From e8cf652decf3671c404ac19d3092ecba22812b24 Mon Sep 17 00:00:00 2001
From: Michael Kozlov <michael.kozlov@arm.com>
Date: Wed, 22 Jan 2025 10:31:36 +0000
Subject: [PATCH 1/5] Implement Matmul Portion Testing in Int8 unit tests

To test a potential ukernel use case and to test offset helper functions.

Resolves: #COMPMID-7887

Signed-off-by: Michael Kozlov <michael.kozlov@arm.com>
---
 .../matmul_clamp_f32_qai8dxp_qsi8cxp_test.cpp | 122 ++++++++++++++----
 1 file changed, 100 insertions(+), 22 deletions(-)
diff --git a/test/tests/matmul_clamp_f32_qai8dxp_qsi8cxp_test.cpp b/test/tests/matmul_clamp_f32_qai8dxp_qsi8cxp_test.cpp
index ccdc1085..003f6758 100644
--- a/test/tests/matmul_clamp_f32_qai8dxp_qsi8cxp_test.cpp
+++ b/test/tests/matmul_clamp_f32_qai8dxp_qsi8cxp_test.cpp
@@ -13,6 +13,7 @@
 #include <limits>
 #include <sstream>
 #include <string>
+#include <tuple>
 #include <vector>
 
 #include "kai/ukernels/matmul/matmul_clamp_f32_qai8dxp_qsi8cxp/kai_matmul_clamp_f32_qai8dxp1x4_qsi8cxp4x4_1x4_neon_dotprod.h"

Provided records:
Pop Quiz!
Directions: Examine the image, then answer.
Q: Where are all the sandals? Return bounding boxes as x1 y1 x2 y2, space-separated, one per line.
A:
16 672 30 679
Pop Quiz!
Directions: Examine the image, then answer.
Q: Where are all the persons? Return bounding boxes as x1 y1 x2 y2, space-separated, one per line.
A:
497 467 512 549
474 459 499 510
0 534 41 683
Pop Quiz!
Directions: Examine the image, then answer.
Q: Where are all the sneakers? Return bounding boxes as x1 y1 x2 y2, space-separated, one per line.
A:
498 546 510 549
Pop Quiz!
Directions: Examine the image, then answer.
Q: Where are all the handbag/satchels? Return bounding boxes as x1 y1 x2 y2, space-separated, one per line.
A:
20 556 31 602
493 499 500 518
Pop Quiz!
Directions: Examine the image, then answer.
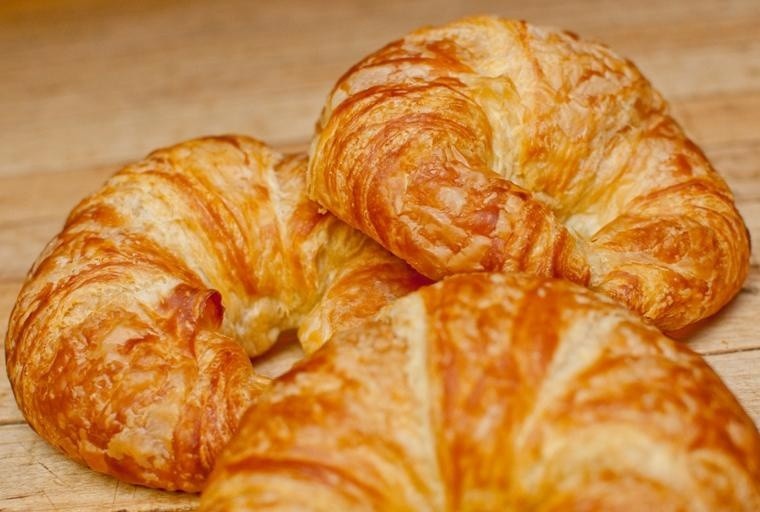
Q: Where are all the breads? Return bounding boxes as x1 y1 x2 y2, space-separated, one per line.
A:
199 272 760 512
5 135 436 492
307 16 751 332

Exercise requirements:
a: List every header named in an #include line in the patch above.
b: How many insertions and deletions does the patch summary report?

Task results:
a:
<limits>
<sstream>
<string>
<tuple>
<vector>
"kai/ukernels/matmul/matmul_clamp_f32_qai8dxp_qsi8cxp/kai_matmul_clamp_f32_qai8dxp1x4_qsi8cxp4x4_1x4_neon_dotprod.h"

b: 100 insertions and 22 deletions.